YOUR INSTRUCTIONS =>
Please write out the material below word for word, leaving out the pictures.

(Dataset rows)
━━━━━━━━

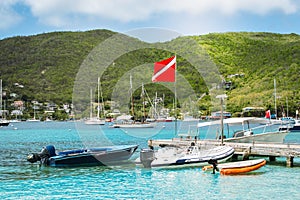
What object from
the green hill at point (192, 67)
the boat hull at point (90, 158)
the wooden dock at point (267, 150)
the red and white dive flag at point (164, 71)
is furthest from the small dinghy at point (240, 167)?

━━━━━━━━

OUTPUT =>
What object from
the green hill at point (192, 67)
the boat hull at point (90, 158)
the wooden dock at point (267, 150)
the red and white dive flag at point (164, 71)
is furthest from the small dinghy at point (240, 167)?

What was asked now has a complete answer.